A tax credit for film and TV production won’t be renewed for another season.
The program is popular with state lawmakers, but it was one of three extensions of special tax treatment that died in the waning hours of the Legislature’s last day of work Wednesday. The other two are breaks for newspapers and computer server farms. The extensions were the final victims of a year that saw many new tax breaks proposed but few adopted.
There will be no new tax breaks for zoos, aquariums, Goodwill Industries, recreational sports leagues or minor-league baseball teams – all proposed by Democrats, but all hurt by a lack of money and a feeling by some in that majority party that there are too many tax “loopholes” on the books already.
“Having just passed a budget that actually didn’t fund some of the programs that some of our members really wanted to see funded,” House Majority Leader Pat Sullivan said Wednesday night, “it was difficult then, in turn, to turn around to adopt a tax break.”
In July, Washington will join a handful of states without some kind of incentives to lure filmmakers.
There were just six states sitting out the incentives arms race at the beginning of this year, according to Washington Film Works, the state-created nonprofit that hands out the incentives and that now will shut down its operation.
Film Works first lobbied to enlarge the $3.5 million-a-year offset to production companies’ business taxes. As that became unlikely, it urged supporters on its website to call their lawmakers to simply save the program.

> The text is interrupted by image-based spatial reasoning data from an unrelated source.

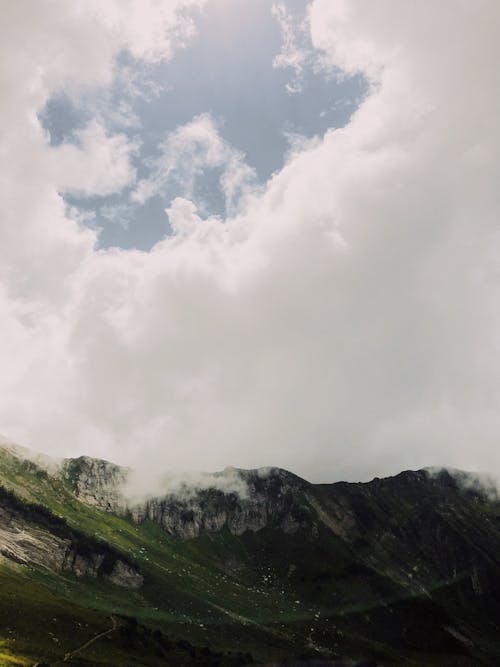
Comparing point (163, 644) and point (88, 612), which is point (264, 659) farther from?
point (88, 612)

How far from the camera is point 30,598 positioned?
17088 cm

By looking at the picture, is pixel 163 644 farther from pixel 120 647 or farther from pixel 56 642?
pixel 56 642

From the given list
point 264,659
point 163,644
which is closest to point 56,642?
point 163,644

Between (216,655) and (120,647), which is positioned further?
(216,655)

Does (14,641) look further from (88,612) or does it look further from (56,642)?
(88,612)

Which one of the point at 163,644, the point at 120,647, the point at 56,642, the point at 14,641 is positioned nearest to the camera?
the point at 14,641

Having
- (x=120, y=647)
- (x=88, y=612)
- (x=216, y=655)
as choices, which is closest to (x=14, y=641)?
(x=120, y=647)

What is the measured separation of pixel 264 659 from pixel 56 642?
8905cm

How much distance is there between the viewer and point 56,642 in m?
143

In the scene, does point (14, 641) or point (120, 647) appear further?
point (120, 647)

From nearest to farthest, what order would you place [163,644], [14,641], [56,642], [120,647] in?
[14,641], [56,642], [120,647], [163,644]

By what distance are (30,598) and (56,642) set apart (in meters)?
33.9

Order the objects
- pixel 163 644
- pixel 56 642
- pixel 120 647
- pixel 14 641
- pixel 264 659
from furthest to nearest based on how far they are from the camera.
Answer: pixel 264 659 < pixel 163 644 < pixel 120 647 < pixel 56 642 < pixel 14 641

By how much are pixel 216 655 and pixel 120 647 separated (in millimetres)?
42614
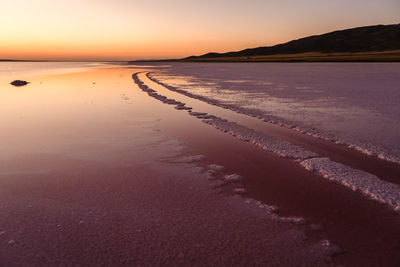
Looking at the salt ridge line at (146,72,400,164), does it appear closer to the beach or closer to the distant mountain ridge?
the beach

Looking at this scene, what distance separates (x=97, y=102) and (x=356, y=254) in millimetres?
13064

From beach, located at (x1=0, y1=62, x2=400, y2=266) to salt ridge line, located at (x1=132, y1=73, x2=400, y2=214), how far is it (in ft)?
0.07

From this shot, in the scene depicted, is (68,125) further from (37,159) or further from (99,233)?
(99,233)

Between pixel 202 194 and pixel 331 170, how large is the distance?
2398 millimetres

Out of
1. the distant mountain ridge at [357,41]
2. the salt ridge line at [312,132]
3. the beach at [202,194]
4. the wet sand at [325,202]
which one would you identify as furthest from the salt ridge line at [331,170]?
the distant mountain ridge at [357,41]

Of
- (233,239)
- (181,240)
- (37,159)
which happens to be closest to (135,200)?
(181,240)

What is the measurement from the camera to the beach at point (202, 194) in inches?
119

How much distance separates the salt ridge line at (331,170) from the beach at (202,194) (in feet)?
0.07

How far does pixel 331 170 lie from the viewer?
5133mm

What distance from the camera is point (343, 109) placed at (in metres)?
10.9

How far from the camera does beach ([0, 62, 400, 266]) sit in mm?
3018

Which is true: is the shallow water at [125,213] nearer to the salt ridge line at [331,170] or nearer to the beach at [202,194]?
the beach at [202,194]

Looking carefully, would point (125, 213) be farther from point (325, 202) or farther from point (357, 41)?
point (357, 41)

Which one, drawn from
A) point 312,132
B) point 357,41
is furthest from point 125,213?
point 357,41
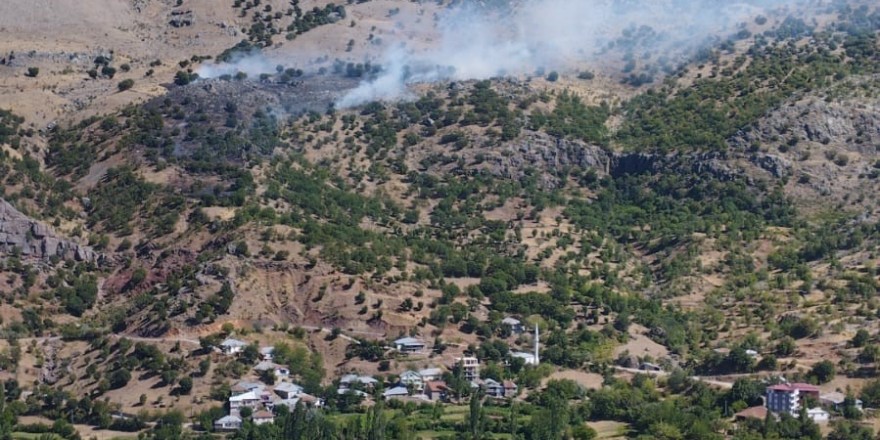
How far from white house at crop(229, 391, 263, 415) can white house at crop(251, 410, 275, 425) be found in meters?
1.10

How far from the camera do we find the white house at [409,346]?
113 meters

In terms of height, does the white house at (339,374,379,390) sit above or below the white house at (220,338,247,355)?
below

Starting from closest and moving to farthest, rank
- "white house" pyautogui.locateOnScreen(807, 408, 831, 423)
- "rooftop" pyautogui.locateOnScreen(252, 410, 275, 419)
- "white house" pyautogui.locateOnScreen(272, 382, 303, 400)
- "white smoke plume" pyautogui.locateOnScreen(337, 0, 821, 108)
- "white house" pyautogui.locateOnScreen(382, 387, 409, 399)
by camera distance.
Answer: "white house" pyautogui.locateOnScreen(807, 408, 831, 423), "rooftop" pyautogui.locateOnScreen(252, 410, 275, 419), "white house" pyautogui.locateOnScreen(272, 382, 303, 400), "white house" pyautogui.locateOnScreen(382, 387, 409, 399), "white smoke plume" pyautogui.locateOnScreen(337, 0, 821, 108)

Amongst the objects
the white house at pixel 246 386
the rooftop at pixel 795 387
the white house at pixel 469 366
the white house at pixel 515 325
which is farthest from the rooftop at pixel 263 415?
the rooftop at pixel 795 387

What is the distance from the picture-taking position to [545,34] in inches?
6747

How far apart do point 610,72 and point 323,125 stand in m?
31.3

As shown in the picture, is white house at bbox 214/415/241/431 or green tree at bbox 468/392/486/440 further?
white house at bbox 214/415/241/431

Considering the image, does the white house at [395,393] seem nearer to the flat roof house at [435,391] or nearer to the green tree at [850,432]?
the flat roof house at [435,391]

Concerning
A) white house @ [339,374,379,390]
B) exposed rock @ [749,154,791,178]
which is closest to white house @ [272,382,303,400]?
white house @ [339,374,379,390]

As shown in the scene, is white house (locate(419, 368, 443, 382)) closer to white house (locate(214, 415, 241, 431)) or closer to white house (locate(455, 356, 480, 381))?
white house (locate(455, 356, 480, 381))

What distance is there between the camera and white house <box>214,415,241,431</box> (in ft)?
336

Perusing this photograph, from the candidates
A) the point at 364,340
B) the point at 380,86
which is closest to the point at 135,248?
the point at 364,340

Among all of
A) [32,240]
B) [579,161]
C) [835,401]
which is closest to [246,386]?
[32,240]

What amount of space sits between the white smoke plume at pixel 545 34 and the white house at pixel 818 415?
60952 mm
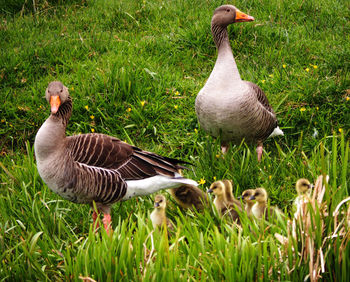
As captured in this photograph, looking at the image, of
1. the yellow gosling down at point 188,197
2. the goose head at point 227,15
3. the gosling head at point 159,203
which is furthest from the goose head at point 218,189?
the goose head at point 227,15

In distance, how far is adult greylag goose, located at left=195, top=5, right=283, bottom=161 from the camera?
5.20m

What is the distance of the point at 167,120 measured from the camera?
6641 mm

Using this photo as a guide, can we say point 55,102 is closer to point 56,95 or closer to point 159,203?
point 56,95

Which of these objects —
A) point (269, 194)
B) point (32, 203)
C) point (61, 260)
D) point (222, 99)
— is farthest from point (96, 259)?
point (222, 99)

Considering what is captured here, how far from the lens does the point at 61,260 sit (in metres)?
3.47

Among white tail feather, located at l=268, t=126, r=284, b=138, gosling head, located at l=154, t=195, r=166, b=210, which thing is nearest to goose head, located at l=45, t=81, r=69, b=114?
gosling head, located at l=154, t=195, r=166, b=210

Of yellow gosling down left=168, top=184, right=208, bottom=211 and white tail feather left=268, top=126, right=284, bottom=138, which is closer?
yellow gosling down left=168, top=184, right=208, bottom=211

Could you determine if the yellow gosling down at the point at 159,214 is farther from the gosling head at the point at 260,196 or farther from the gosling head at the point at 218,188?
the gosling head at the point at 260,196

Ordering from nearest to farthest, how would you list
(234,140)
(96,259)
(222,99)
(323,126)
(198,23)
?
(96,259)
(222,99)
(234,140)
(323,126)
(198,23)

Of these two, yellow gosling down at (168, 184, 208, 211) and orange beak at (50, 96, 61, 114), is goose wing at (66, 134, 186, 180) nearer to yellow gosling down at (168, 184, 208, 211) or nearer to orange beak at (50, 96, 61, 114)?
yellow gosling down at (168, 184, 208, 211)

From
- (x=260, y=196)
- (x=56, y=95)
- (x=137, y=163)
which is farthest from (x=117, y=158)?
(x=260, y=196)

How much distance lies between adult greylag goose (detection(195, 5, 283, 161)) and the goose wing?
928 mm

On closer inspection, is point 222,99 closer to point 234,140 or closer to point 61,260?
point 234,140

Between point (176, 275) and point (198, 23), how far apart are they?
583 centimetres
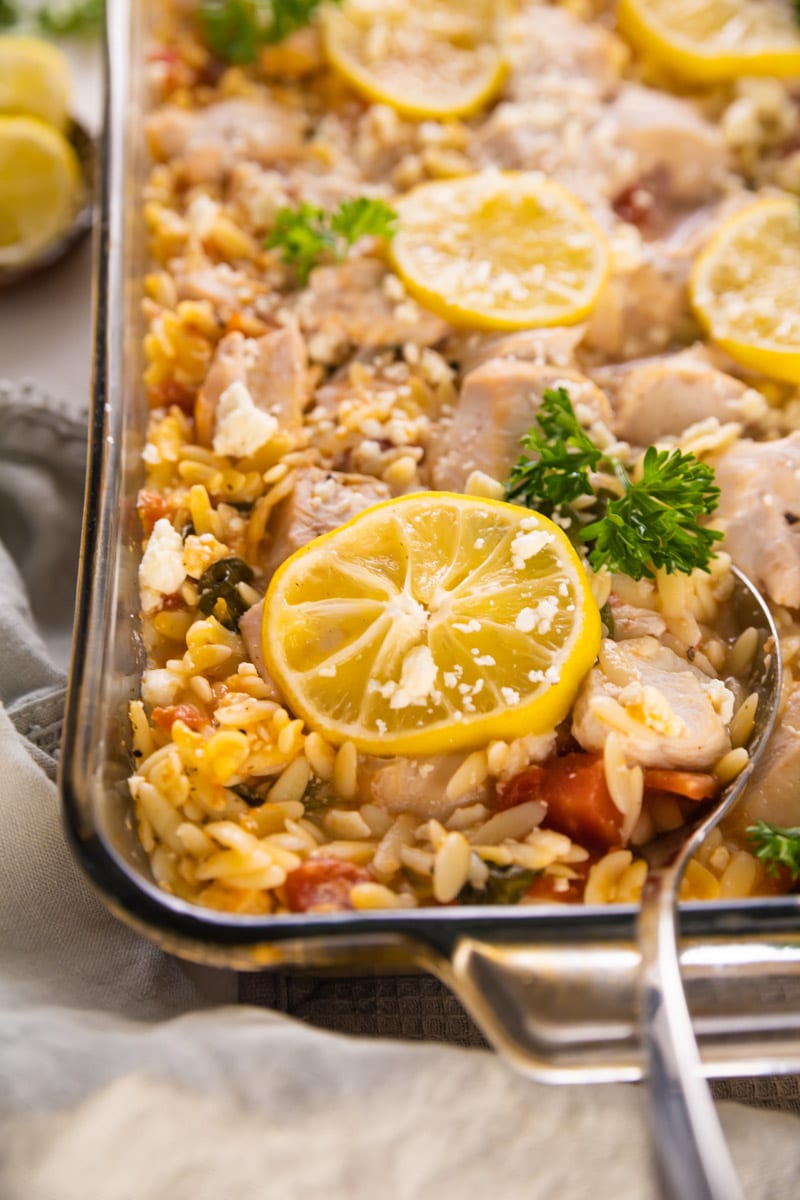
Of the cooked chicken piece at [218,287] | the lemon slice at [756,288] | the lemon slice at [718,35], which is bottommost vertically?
the cooked chicken piece at [218,287]

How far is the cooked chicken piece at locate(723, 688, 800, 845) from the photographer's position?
1837 millimetres

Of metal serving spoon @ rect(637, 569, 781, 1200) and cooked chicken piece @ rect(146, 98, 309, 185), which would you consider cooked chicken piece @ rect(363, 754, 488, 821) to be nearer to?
metal serving spoon @ rect(637, 569, 781, 1200)

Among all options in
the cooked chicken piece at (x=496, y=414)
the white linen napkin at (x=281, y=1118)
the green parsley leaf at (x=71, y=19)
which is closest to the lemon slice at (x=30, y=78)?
the green parsley leaf at (x=71, y=19)

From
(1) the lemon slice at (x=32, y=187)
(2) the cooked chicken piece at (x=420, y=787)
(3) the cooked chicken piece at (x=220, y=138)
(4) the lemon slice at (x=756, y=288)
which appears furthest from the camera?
(1) the lemon slice at (x=32, y=187)

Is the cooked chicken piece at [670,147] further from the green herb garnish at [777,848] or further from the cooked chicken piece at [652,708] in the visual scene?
the green herb garnish at [777,848]

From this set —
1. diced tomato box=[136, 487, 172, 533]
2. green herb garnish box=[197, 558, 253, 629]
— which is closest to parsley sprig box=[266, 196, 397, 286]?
diced tomato box=[136, 487, 172, 533]

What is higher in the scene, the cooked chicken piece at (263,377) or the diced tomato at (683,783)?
the cooked chicken piece at (263,377)

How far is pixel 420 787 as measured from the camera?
1797mm

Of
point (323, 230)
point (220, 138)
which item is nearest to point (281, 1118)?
point (323, 230)

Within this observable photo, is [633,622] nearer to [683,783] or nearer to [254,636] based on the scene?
[683,783]

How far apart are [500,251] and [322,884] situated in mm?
1307

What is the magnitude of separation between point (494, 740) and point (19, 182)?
2.02 metres

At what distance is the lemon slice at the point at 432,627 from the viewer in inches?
69.2

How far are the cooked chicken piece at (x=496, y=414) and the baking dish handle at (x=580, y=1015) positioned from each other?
916 millimetres
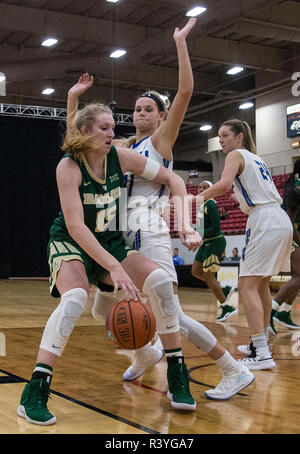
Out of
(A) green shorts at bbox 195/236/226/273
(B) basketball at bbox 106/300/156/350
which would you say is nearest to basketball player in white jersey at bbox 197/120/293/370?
(B) basketball at bbox 106/300/156/350

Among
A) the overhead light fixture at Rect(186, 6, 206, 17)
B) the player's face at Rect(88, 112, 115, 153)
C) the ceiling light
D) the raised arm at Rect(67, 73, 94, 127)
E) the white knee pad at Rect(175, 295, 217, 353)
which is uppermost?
the ceiling light

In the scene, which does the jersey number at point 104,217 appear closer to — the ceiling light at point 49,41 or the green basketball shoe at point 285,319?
the green basketball shoe at point 285,319

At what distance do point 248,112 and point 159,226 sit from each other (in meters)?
22.8

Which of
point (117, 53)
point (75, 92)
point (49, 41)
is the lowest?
point (75, 92)

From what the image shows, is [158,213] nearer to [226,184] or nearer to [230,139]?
[226,184]

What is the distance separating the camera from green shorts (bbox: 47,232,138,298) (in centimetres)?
298

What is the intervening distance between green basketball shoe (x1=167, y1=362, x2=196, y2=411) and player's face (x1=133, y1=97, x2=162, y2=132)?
1523 millimetres

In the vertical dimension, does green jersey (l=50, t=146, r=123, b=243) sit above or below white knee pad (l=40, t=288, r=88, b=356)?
above

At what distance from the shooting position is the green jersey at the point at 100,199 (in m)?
3.06

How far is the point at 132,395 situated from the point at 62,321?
0.80m

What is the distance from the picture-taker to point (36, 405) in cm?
271

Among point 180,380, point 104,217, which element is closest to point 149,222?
point 104,217

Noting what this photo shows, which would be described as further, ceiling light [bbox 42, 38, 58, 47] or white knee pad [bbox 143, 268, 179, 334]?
ceiling light [bbox 42, 38, 58, 47]

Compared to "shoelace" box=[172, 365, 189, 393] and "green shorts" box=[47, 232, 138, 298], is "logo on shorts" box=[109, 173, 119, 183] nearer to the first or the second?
"green shorts" box=[47, 232, 138, 298]
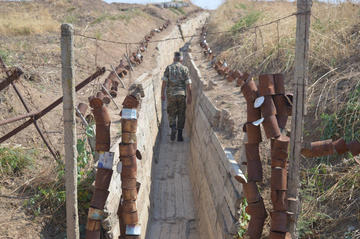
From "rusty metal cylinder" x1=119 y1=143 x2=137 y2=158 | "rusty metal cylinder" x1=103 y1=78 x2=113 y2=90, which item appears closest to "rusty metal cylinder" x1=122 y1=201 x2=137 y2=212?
"rusty metal cylinder" x1=119 y1=143 x2=137 y2=158

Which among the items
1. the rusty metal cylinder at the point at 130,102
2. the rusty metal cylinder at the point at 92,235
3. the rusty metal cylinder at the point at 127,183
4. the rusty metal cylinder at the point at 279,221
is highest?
the rusty metal cylinder at the point at 130,102

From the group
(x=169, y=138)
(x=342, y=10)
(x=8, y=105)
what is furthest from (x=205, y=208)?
(x=342, y=10)

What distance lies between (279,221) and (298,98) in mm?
1088

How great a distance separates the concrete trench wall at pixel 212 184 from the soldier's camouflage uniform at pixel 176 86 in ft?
2.65

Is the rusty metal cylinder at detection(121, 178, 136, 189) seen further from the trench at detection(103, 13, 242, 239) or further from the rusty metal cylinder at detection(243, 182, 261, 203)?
the rusty metal cylinder at detection(243, 182, 261, 203)

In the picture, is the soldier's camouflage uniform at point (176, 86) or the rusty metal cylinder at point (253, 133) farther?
the soldier's camouflage uniform at point (176, 86)

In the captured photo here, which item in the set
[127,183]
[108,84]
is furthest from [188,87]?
[127,183]

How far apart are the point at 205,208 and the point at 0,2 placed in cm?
2805

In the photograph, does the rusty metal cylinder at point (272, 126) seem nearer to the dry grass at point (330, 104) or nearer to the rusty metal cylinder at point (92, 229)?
the dry grass at point (330, 104)

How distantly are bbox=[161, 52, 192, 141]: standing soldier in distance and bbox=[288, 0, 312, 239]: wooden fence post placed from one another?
206 inches

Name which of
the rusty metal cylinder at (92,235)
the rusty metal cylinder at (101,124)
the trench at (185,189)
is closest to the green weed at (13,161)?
the trench at (185,189)

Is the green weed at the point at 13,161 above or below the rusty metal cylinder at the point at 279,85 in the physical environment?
below

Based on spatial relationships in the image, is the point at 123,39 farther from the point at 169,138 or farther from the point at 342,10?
the point at 342,10

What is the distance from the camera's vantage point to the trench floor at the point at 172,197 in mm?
5711
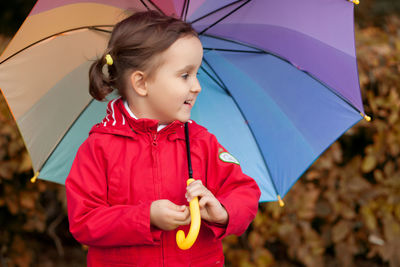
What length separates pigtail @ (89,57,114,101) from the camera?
6.72 ft

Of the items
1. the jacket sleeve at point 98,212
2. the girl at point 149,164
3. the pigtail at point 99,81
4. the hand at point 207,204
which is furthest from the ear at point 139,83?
the hand at point 207,204

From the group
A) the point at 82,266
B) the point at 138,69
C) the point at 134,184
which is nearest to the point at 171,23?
the point at 138,69

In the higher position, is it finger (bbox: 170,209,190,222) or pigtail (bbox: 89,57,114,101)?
pigtail (bbox: 89,57,114,101)

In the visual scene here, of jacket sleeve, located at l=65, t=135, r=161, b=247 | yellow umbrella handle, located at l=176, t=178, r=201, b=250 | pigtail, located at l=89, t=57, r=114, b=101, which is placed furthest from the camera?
pigtail, located at l=89, t=57, r=114, b=101

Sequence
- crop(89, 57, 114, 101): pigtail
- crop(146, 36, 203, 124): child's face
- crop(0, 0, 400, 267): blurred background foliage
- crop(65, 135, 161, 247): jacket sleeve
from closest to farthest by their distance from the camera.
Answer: crop(65, 135, 161, 247): jacket sleeve → crop(146, 36, 203, 124): child's face → crop(89, 57, 114, 101): pigtail → crop(0, 0, 400, 267): blurred background foliage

But on Thursday, the website gave allies bad news:
“While we were confident that there were sufficient votes to pass the legislation on the floor of the House,” the website said, “it was blocked when Speaker Frank Chopp linked the production incentive program to a House bill related to housing and homelessness that needed to be passed in the Senate.”
Sullivan said the real reason for the defeat was partly antipathy to tax breaks, “But mostly, we just didn’t quite get there on a long day.”
Rep. Ross Hunter, the top House budget writer, has said he would be looking skeptically at all tax breaks and had read research questioning the worth of film incentives in particular.
There have been roughly 60 movies filmed here in the past four years, according to Film Works.
Now, “I believe that you’re not going to see much new filming in this state,” said Becky Bogard, chairwoman of the Film Works board of directors. Independent filmmakers who the group has targeted “will look for where they can get a better deal, and it’s not going to be Washington.”
Oregon and Vancouver, B.C., with robust incentives, will benefit, she said.
One budget analysis group estimated the cost of proposed new or expanded tax breaks to state and local governments at $90 million. Many were proposed by some of the same Democrats who also called for culling existing tax breaks to raise new revenue and avoid the harshest budget cuts.
Sen. Jeanne Kohl-Welles, supporter of the film-credit expansion and a new exemption for zoos, such as Tacoma’s Point Defiance, has said there’s no conflict between those goals and her bill to sunset all tax breaks in the state.
All existing tax breaks need to be re-examined for performance, the Seattle Democrat says; those that show benefits should survive and the rest should end. Among those she or others singled out as unworthy: Washington’s exemptions for elective cosmetic surgery, private jets, certain dues collected by membership organizations and mortgage-interest earnings by big banks.
But even as those kinds of revenue-raising ideas failed, so did most ideas for new special tax treatment. Among the results:
Nonprofit job-training organizations like Goodwill will continue to pay property taxes on buildings they lease.
Tech companies planning to build new data centers will have to break ground by June 30 to avoid sales tax on the equipment to outfit the server farms, after incentives created in 2010 weren’t extended.
A preferential business tax rate lawmakers created in 2008 for the online versions of newspapers also will expire June 30. Legislators had proposed extending the tax break and increasing the rate for newspapers to compensate. But that plan failed.
If they don’t already, recreational sports leagues will have to collect sales tax on teams’ sign-up fees. Lawmakers did approve a few new exemptions, largely those seen as addressing unfair treatment.
Nonprofit Pierce County mental health agencies will now be treated like those in other counties. They were being taxed because their government money passed through a for-profit company.
And waiters won’t have to think twice about eating that slice of pizza on the job, as long as management approves. Restaurant employees will no longer have to pay tax on free meals provided by their employers as a benefit.